If you have scrolled through TikTok lately, there is a good chance that your buying decisions were impacted by what you saw. Perhaps a product tucked into someone’s morning routine, made its way into your shopping cart. A new restaurant that went viral overnight becomes the spot for your next night out. A small business went from zero to sold out in 48 hours, so you signed up for their next product release alert. This isn’t a coincidence. It’s a marketing revolution, and Gen Z is leading it. As of 2024, TikTok has surpassed 1.6 billion monthly active users worldwide, making it one of the fastest growing platforms in the history of social media according to Business of Apps.

Traditional advertising built its empire on polish: big budgets, celebrity spokespeople, 30-second TV spots. But for a generation that grew up skipping ads and tuning out anything that felt scripted, that playbook is largely obsolete. TikTok didn’t just create a new platform, it created a new set of rules for how brands earn attention and trust.

(Stored data entries)
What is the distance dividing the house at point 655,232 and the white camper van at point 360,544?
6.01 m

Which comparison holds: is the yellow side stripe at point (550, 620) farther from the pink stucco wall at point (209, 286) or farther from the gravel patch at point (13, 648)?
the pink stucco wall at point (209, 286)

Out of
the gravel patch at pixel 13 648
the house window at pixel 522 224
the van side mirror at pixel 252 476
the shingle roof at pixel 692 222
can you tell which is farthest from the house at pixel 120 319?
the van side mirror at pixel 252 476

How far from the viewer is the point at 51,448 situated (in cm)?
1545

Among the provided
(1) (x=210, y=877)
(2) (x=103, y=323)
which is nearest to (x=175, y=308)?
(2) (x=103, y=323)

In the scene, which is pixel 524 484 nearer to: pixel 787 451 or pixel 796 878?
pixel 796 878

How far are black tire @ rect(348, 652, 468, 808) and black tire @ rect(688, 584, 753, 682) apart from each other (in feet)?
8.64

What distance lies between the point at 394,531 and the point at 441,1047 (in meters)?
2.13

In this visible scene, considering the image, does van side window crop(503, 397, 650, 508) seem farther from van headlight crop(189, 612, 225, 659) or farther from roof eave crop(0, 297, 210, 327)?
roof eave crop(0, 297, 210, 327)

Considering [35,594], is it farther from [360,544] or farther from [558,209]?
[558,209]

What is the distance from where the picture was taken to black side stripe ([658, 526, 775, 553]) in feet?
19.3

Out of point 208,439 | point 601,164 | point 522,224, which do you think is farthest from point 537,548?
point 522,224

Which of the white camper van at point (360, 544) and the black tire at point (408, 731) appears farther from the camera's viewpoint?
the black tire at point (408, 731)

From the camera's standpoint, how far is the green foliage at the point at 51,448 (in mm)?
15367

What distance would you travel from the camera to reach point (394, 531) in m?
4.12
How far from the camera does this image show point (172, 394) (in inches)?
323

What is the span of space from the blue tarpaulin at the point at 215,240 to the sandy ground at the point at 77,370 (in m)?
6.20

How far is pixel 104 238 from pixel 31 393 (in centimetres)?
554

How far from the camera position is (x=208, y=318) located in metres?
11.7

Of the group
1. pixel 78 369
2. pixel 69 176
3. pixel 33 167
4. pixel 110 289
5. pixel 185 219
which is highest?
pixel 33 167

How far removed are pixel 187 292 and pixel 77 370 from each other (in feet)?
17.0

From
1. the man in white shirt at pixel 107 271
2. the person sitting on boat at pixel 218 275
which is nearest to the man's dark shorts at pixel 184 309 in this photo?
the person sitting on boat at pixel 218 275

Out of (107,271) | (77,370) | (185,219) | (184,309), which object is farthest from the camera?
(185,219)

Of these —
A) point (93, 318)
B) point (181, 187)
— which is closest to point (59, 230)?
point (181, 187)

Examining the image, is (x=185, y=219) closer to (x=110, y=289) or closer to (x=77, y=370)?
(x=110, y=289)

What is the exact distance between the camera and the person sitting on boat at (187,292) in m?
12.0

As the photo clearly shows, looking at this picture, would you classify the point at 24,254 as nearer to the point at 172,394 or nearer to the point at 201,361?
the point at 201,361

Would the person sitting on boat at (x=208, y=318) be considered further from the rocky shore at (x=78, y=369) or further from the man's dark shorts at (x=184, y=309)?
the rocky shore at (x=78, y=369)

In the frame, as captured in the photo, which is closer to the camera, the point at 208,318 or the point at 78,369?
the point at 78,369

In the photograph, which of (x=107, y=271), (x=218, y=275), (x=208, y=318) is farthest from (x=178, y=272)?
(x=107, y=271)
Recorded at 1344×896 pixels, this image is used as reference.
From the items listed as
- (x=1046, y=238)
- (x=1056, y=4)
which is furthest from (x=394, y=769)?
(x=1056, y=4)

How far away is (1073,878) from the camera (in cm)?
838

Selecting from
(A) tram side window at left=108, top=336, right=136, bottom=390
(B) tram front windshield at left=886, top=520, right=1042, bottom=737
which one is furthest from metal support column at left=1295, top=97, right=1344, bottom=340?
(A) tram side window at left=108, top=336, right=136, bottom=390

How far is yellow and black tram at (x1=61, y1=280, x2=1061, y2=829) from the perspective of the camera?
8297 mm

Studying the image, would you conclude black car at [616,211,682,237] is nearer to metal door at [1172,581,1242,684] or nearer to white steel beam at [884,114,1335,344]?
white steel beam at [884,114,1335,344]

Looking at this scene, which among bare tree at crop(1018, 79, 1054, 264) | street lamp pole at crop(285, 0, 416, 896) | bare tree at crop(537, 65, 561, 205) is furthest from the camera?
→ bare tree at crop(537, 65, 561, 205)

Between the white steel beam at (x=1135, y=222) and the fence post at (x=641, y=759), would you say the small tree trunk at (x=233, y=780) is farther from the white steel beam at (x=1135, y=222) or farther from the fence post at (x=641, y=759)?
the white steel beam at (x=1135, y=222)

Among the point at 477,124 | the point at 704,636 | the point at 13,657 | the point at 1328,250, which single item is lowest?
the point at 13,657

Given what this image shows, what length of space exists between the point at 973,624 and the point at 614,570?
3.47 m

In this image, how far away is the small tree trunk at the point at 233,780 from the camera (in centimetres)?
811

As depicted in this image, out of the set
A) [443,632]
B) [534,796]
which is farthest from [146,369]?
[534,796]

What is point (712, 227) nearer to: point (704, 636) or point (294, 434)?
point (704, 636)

---

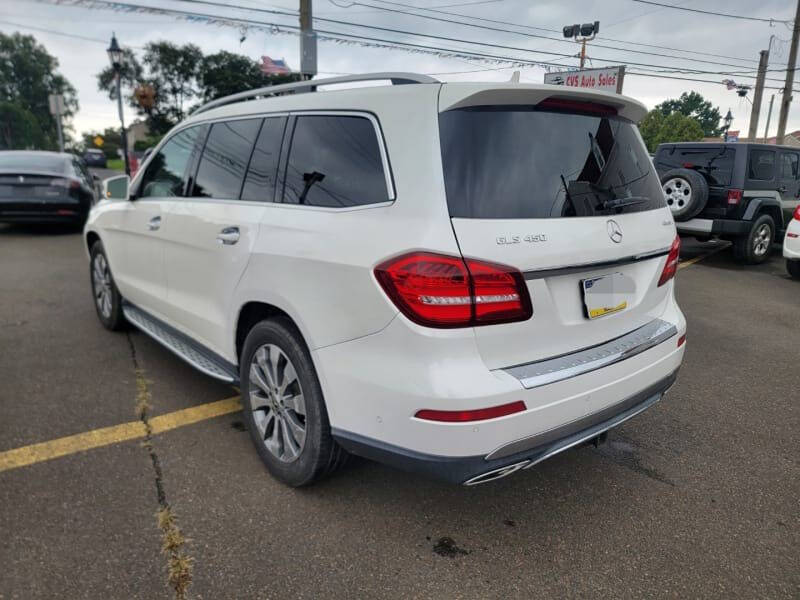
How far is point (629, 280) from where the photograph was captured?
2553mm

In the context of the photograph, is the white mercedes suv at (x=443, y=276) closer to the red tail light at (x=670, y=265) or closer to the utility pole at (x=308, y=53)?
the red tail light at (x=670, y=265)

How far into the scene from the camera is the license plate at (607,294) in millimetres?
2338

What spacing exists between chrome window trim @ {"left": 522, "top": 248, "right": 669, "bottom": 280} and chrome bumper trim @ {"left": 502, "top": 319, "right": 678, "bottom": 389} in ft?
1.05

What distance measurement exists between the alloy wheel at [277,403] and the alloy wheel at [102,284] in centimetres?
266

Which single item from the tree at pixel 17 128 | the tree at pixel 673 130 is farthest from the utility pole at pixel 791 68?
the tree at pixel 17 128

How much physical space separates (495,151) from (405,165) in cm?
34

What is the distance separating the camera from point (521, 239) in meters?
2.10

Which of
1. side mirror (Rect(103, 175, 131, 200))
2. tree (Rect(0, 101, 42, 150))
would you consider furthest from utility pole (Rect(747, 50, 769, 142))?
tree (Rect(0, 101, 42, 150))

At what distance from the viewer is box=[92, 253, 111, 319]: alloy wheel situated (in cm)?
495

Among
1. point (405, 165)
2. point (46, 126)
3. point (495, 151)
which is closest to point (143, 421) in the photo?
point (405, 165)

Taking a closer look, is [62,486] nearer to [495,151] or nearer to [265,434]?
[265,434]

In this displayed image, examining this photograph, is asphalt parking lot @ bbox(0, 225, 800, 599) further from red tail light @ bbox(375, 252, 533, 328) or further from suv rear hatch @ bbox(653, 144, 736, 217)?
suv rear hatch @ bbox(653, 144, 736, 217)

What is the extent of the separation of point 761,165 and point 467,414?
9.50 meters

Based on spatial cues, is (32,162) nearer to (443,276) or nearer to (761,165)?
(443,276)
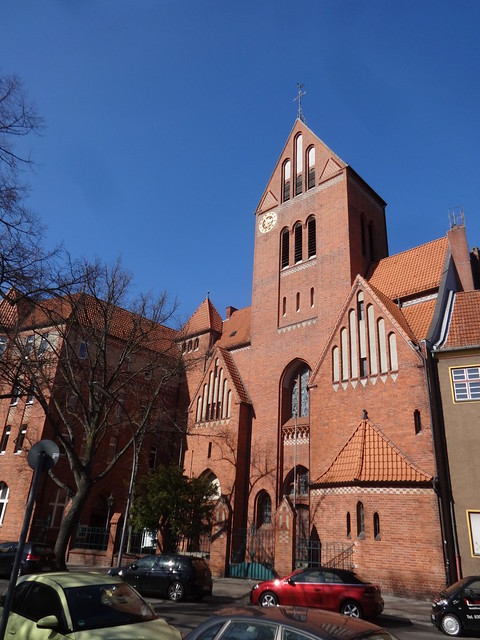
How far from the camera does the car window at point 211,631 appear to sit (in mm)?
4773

...

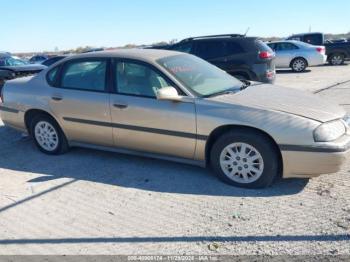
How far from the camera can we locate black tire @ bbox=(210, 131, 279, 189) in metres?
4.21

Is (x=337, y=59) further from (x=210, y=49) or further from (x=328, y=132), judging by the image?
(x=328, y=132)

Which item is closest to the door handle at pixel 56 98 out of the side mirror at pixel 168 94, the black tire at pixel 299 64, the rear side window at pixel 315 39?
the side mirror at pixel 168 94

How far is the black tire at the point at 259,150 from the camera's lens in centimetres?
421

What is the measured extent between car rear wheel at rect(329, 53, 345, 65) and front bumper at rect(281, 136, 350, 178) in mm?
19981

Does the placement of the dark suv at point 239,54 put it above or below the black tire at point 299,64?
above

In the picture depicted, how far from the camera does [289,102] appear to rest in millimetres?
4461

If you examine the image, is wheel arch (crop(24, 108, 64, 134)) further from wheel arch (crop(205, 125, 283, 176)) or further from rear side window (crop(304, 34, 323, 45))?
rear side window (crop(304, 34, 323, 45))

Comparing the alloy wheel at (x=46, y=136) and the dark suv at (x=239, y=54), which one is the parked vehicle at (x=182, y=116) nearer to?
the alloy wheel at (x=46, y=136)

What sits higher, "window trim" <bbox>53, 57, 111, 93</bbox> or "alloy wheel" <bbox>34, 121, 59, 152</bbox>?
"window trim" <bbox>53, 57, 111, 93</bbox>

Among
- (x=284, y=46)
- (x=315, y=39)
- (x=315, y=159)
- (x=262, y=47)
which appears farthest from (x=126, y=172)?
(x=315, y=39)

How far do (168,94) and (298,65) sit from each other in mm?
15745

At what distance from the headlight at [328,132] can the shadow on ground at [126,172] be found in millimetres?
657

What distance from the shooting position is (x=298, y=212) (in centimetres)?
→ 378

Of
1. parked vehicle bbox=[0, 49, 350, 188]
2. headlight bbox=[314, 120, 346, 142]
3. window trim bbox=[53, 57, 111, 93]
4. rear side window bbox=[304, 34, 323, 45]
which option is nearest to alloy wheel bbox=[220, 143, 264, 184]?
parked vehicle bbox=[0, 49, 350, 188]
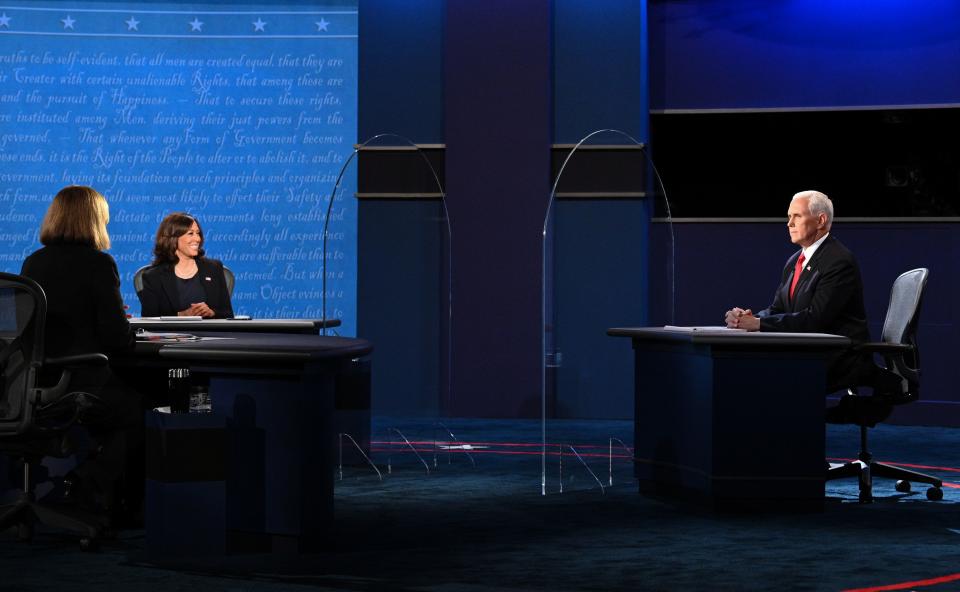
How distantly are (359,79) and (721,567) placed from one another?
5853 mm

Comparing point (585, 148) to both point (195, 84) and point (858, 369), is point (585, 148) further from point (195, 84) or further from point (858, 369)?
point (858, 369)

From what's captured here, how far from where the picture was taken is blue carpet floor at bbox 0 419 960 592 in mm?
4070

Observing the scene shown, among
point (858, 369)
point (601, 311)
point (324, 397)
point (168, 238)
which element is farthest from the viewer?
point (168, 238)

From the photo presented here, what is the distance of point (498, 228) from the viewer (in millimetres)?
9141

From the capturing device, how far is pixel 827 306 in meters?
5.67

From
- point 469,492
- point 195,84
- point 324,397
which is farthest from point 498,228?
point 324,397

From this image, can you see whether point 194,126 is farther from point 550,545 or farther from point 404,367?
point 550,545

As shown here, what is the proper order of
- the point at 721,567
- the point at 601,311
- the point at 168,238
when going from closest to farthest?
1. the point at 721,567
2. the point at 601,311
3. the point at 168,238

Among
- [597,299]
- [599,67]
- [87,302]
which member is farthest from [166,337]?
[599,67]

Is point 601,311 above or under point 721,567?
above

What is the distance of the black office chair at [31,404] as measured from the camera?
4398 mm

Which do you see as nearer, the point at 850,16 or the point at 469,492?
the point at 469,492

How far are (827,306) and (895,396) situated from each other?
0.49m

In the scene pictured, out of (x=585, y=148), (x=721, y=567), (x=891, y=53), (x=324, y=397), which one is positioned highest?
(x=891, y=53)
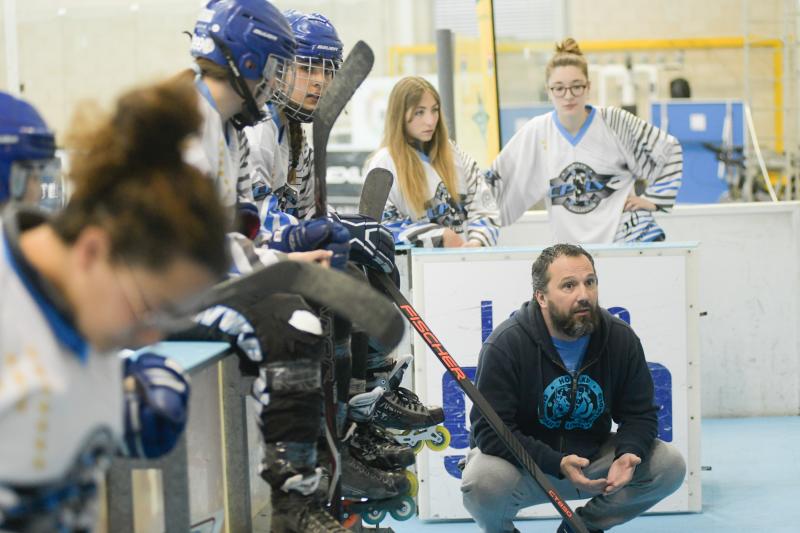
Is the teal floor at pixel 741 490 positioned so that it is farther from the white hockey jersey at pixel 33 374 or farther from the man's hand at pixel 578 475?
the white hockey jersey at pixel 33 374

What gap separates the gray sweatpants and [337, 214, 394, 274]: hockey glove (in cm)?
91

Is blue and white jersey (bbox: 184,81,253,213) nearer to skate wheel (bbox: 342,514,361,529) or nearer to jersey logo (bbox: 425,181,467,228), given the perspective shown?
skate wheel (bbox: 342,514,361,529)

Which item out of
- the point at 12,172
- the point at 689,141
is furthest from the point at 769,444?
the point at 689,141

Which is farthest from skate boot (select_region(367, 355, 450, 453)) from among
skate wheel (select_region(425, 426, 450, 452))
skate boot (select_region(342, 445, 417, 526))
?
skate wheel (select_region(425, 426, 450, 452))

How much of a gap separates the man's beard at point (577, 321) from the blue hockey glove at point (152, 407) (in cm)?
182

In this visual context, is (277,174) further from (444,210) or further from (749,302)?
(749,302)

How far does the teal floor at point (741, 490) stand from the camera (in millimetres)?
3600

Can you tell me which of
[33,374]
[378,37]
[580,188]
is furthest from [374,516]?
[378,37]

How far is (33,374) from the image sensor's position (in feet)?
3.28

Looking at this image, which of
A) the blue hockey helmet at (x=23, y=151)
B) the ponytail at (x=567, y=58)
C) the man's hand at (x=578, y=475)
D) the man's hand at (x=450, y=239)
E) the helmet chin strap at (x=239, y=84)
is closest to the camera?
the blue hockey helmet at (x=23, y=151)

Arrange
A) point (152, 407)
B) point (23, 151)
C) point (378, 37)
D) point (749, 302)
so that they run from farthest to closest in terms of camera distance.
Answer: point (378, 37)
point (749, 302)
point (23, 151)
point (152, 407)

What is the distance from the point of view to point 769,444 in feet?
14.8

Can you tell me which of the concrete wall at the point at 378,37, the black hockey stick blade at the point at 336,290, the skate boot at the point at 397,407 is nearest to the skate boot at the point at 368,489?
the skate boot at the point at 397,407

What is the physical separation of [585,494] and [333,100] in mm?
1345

▸ Required actions:
(1) According to the text on TikTok marketing, how many monthly active users had TikTok surpassed worldwide as of 2024?
(2) Reproduce word for word the stretch of the text on TikTok marketing from "If you have" through "Business of Apps.".
(3) Write the next part of the text on TikTok marketing, picking up after its final sentence.

▸ Responses by task:
(1) More than 1.6 billion monthly active users.

(2)
If you have scrolled through TikTok lately, there is a good chance that your buying decisions were impacted by what you saw. Perhaps a product tucked into someone’s morning routine, made its way into your shopping cart. A new restaurant that went viral overnight becomes the spot for your next night out. A small business went from zero to sold out in 48 hours, so you signed up for their next product release alert. This isn’t a coincidence. It’s a marketing revolution, and Gen Z is leading it. As of 2024, TikTok has surpassed 1.6 billion monthly active users worldwide, making it one of the fastest growing platforms in the history of social media according to Business of Apps.

(3)
Authenticity over perfection 

The most striking shift TikTok has forced on businesses is letting go of control. Gen Z consumers are acutely sensitive to inauthenticity. They can spot a brand trying too hard within seconds and the result is an instant scroll. What actually works is content that feels real, behind the scenes footage. Honest reviews, founders talking directly to their audiences (example of the McDonald’s CEO eating their burgers), even content that acknowledges mistakes. This isn’t just a feeling, 92% of TikTok users globally report taking action, whether that’s searching for more information or making a purchase, after watching a video.

Businesses that thrive on TikTok treat the platform as a conversation, not a broadcast. They respond to comments, jump on trends and post content that would be wildly out of place in a traditional media buy. That’s not a lack of strategy, it’s a very deliberate one. 

The algorithm as a great equalizer 

One of TikTok’s most disruptive qualities is the ’For You Page’, which serves content based on engagement rather than follower count. A brand with 200 followers can reach millions if the content connects. For small businesses and startups, this is genuinely transformative. A bakery in Nashville, a handmade jewelry shop, a sustainable clothing brand with a $500 marketing budget, all of them have real opportunities to go vira on the same terms as a Fortune 500 company. The currency isn’t money, it’s relevance. 

This is especially significant because TikTok has evolved well beyond entertainment, it’s now a discovery engine. According to a 2024 adobe survey cited by Statista, 65% of Gen x respondents in the United States had used TikTok as an online search engine, making it the generation’s most used social search platform. For businesses, this means showing up on TikTok isn’t just about going viral, it’s about being findable. In fact, 72% of all TikTok users say they discover new products and brands on the platform, and TikTok shop generate $33 billion in gross merchandise value in 2024 alone.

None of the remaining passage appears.